The reason that the homosexuality ban is part of the necessary boundary system of patriarchy is because men were the points of reference by which different households were demarcated. The way that Leviticus 18:22 is written is revealing: “Do not have sexual relations with a man as one does with a woman.” Raping another man (there was no concept of consensual sex in ancient times) constituted making him into a woman, thus removing the boundary marker by which members of his household were protected from gang-rape. Homosexuality thus would have caused the whole protective system of patriarchy to fall like a house of cards. That’s why it was unloving to one’s neighbor to sleep with other men.

To me, the prohibition on homosexuality constitutes a moral law only if the patriarchal social order is necessary in all times and places to protect women and children from gang-rape.
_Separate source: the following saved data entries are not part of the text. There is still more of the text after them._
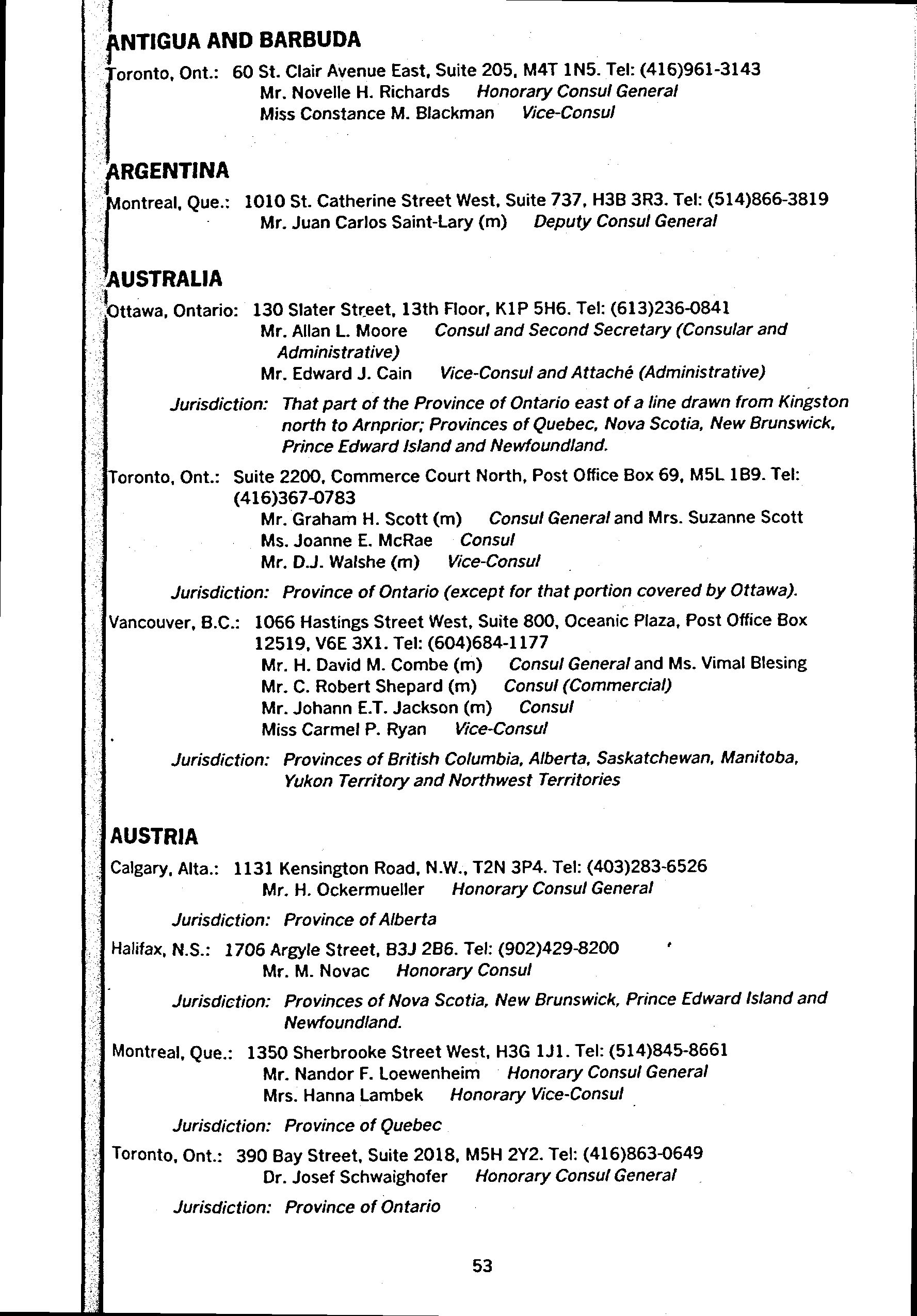 ANTIGUA AND BARBUDA

Toronto, Ont.: 60 St. Clair Avenue East, Suite 205, M4T 1N5. Tel: (416)961-3143
Mr. Novelle H. Richards Honorary Consul General
Miss Constance M. Blackman Vice-Consul

ARGENTINA

Montreal, Que.: 1010 St. Catherine Street West, Suite 737, H3B 3R3. Tel: (514)866-3819
Mr. Juan Carlos Saint-Lary (m) Deputy Consul General

AUSTRALIA

Ottawa, Ontario: 130 Slater Street, 13th Floor, K1P 5H6. Tel: (613)236-0841
Mr. Allan L. Moore Consul and Second Secretary (Consular and Administrative)
Mr. Edward J. Cain Vice-Consul and Attaché (Administrative)

Jurisdiction: That part of the Province of Ontario east of a line drawn from Kingston north to Arnprior; Provinces of Quebec, Nova Scotia, New Brunswick, Prince Edward Island and Newfoundland.

Toronto, Ont.: Suite 2200, Commerce Court North, Post Office Box 69, M5L 1B9. Tel: (416)367-0783
Mr. Graham H. Scott (m) Consul General and Mrs. Suzanne Scott
Ms. Joanne E. McRae Consul
Mr. D.J. Walshe (m) Vice-Consul

Jurisdiction: Province of Ontario (except for that portion covered by Ottawa).

Vancouver, B.C.: 1066 Hastings Street West, Suite 800, Oceanic Plaza, Post Office Box 12519, V6E 3X1. Tel: (604)684-1177
Mr. H. David M. Combe (m) Consul General and Ms. Vimal Blesing
Mr. C. Robert Shepard (m) Consul (Commercial)
Mr. Johann E.T. Jackson (m) Consul
Miss Carmel P. Ryan Vice-Consul

Jurisdiction: Provinces of British Columbia, Alberta, Saskatchewan, Manitoba, Yukon Territory and Northwest Territories

AUSTRIA

Calgary, Alta.: 1131 Kensington Road, N.W., T2N 3P4. Tel: (403)283-6526
Mr. H. Ockermueller Honorary Consul General

Jurisdiction: Province of Alberta

Halifax, N.S.: 1706 Argyle Street, B3J 2B6. Tel: (902)429-8200
Mr. M. Novac Honorary Consul

Jurisdiction: Provinces of Nova Scotia, New Brunswick, Prince Edward Island and Newfoundland.

Montreal, Que.: 1350 Sherbrooke Street West, H3G 1J1. Tel: (514)845-8661
Mr. Nandor F. Loewenheim Honorary Consul General
Mrs. Hanna Lambek Honorary Vice-Consul

Jurisdiction: Province of Quebec

Toronto, Ont.: 390 Bay Street, Suite 2018, M5H 2Y2. Tel: (416)863-0649
Dr. Josef Schwaighofer Honorary Consul General

Jurisdiction: Province of Ontario

53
I personally believe that patriarchy is an obsolete social system that had an important function in the development of civilization but is no longer necessary due to thousands of years of laws and social conventions that have replaced the social need for households to be protected and demarcated by fathers. In our modern context, “patriarchy” has a totally different purpose than its originally legitimate protective function in the ancient world but that’s a topic for a different essay. In any case, I view the homosexuality prohibition as a “civil precept” of ancient Israelite society that was absolutely necessary in that context but does not constitute a timeless universal moral law like the prohibitions of adultery or stealing or coveting, for example. I don’t think this view compromises my commitment to the absolute authority of every word in the Bible, and as a United Methodist pastor, I will uphold the Discipline regardless of my personal perspective on this issue.